Saturday, 19 April 2014

Sorry cancer but I'm busy. Just leave a message at the beep!

When I found out I had cancer the first thing I did was quit everything, including coaching for 24 hours. Cancer made me feel like I could do nothing but be 'cancer guy'! Why? Because I kept reading about people who had to step away because of cancer.

Philadelphia Flyers coach, Roger Neilson, took a leave of absence while he fought bone cancer.

A high school coach from Newfoundland stepped away for a year with lymphoma.

NFL coach, Chuck Pagano, had a replacement while he fought leukemia. 

Andy Reid of the Philadelphia Eagles battled the cancer, Terrell Owens, and made it to a Super Bowl. Sorry TO, I'm just kidding. I felt a moment of brevity was needed.

Cancer has caused me to miss a single practice and I have no intention to give it a chance to get in my way of living a happy life. I haven't missed a day of work or time with my family nor do I intend to let it. However, cancer was used as an excuse for leaving Homesense while my wife looked at cushions for an hour. Thanks cancer!

Cancer does not come with a rule book which is both a good and bad thing. How am I supposed to act and what should I do? My sense of humor has been active in the fight and I ask my friends and coworkers to do the same.

Me: My doctor is saying the only thing that could save me is a large order from you.
Customer: It'll be sad to see you go so young.

I feel like to "fit in" I should be looking sad, walking slowly and sitting at home. Screw that! When I go to the cancer centre I always go in with a huge smile and a skip in my step. Cancer will NOT ruin my day. I try to do the same thing on chemo days:

      2:00 Chemotherapy
      5:30 Pickup Rebecca and have dinner
      6:45 U17 Practice
      9:00 Walk dog for half an hour
      10:00 Gym and workout for 90 minutes

I've decided to keep active and do everything I can to be me. That includes being sarcastic, yelling, cursing, coaching, never sitting still, joking, having fun, hanging with family and working. Every now and then I remember I have cancer and I feel a little down but then I shake my head or I get an email or message from someone, often a former player, about something from the past and I laugh, smile or tear up and I'm my regular dickhead self again.
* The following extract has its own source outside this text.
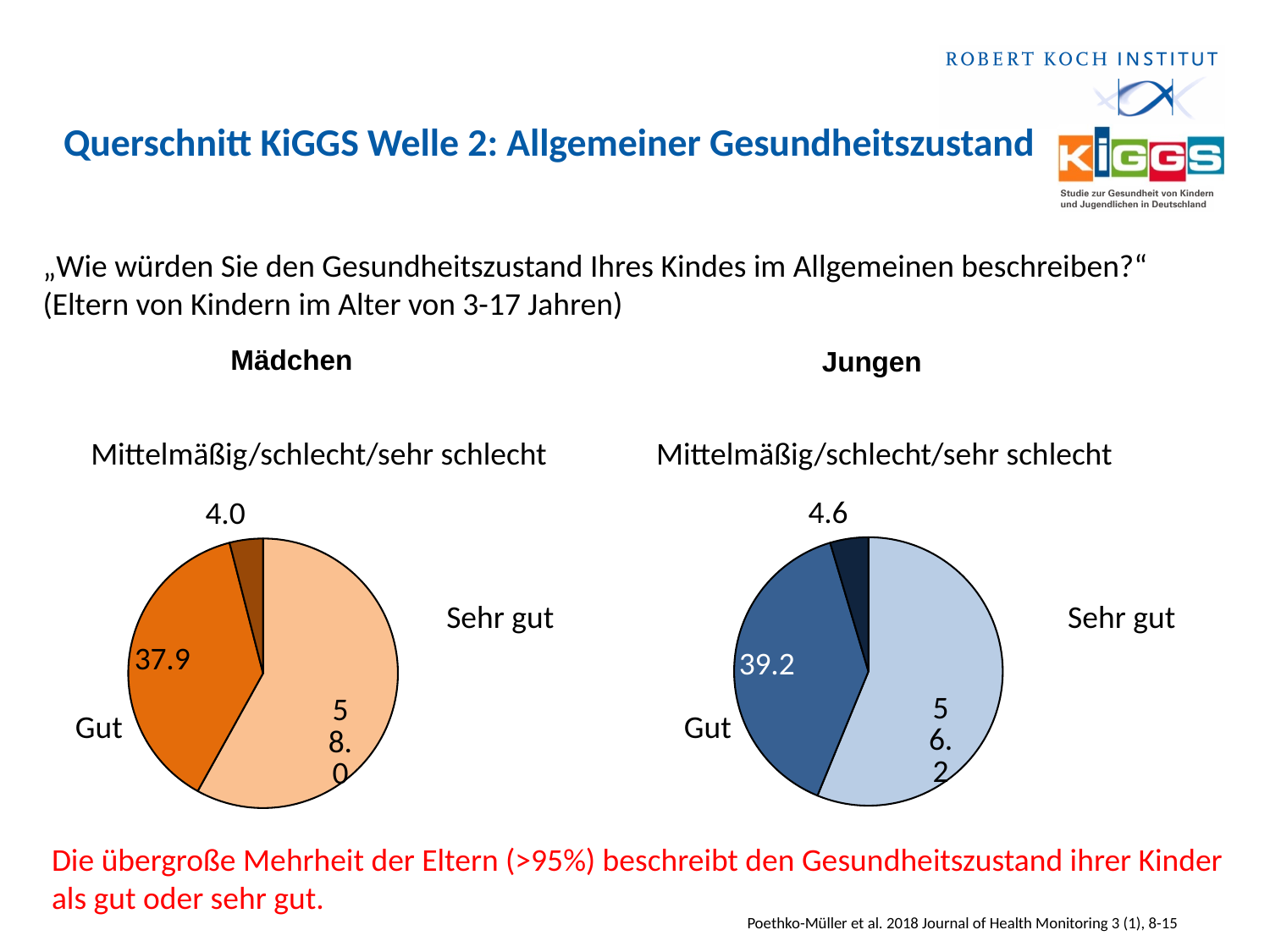
In the Jungen pie chart, what is the value for Mittelmäßig/schlecht/sehr schlecht? 4.6 In the Mädchen pie chart, what is the difference between the Sehr gut and Gut values? 20.1 What type of chart is used for the Mädchen data? Pie chart Which is larger: the Gut value for Mädchen or the Gut value for Jungen? Jungen In the Mädchen pie chart, what is the value for Mittelmäßig/schlecht/sehr schlecht? 4.0 How many slices does the Jungen pie chart have? 3 In the Mädchen pie chart, what is the value for Gut? 37.9 In the Jungen pie chart, which category has the smallest slice? Mittelmäßig/schlecht/sehr schlecht What is the title of the chart on the right side of the slide? Jungen In the Mädchen pie chart, which category has the largest slice? Sehr gut In the Jungen pie chart, what is the value for Gut? 39.2 In the Jungen pie chart, what is the value for Sehr gut? 56.2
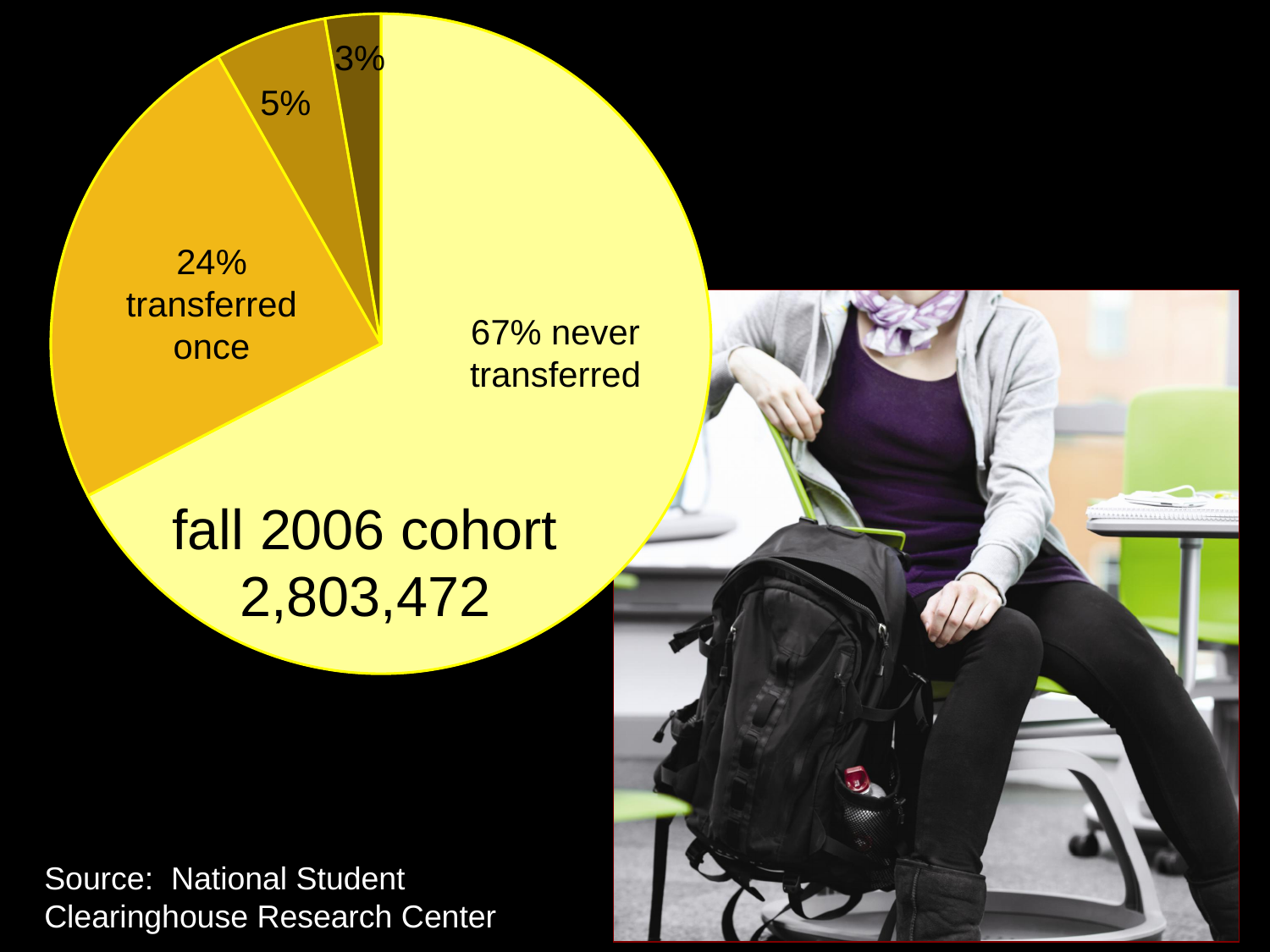
What percentage of the fall 2006 cohort never transferred? 67% What is the difference in percentage points between the 'never transferred' slice and the 'transferred once' slice? 43 percentage points What percentage of the fall 2006 cohort transferred once? 24% Is the share of students who transferred once greater or less than 30%? less Which cohort does the pie chart describe? fall 2006 cohort How many students are in the fall 2006 cohort shown on the pie chart? 2,803,472 What is the difference in percentage points between the 24% slice and the 5% slice? 19 percentage points What is the source of the data shown in the pie chart? National Student Clearinghouse Research Center Which is larger, the 5% slice or the 3% slice? the 5% slice What kind of chart is shown on the slide? pie chart Is the share of students who never transferred greater or less than 50%? greater Which slice of the pie chart is the largest? 67% never transferred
Thanks Flynn for the most recent "Paul was a knob story." Yes, I realize I can be a dick from time to time...ok, most of the time.

Cancer has been a great learning experience. I've discovered there are a lot of people who care about me, I might be stronger than I thought, cancer isn't who I am but something I have, teams remain strong even twenty years after you've been together and at Brantford General Hospital they will NOT give you a picture of your testicles during a scrotal ultrasound but if I was pregnant I could have all the pictures I want! Double standard! Also, the technician will look uncomfortable for the duration of your visit after being asked for a picture of the scrotal ultrasound.

We are three weeks away from the end of our season, a season that I have battled cancer every day but I have not allowed it to cause me to miss a game and all but one practice. I've come to believe that I'm going to beat it by focusing on getting through a season at a time because to miss a game or practice because I let cancer beat me would just piss me off! In three weeks I'll be undefeated as a coach fighting cancer, 1-0! See you next season.

"Our Lady of Victory...PRAY FOR US!" Notre Dame Football

#shitkickcancer

Syracuse Men's Basketball, Jim Boeheim, beat prostate cancer just like I plan on doing!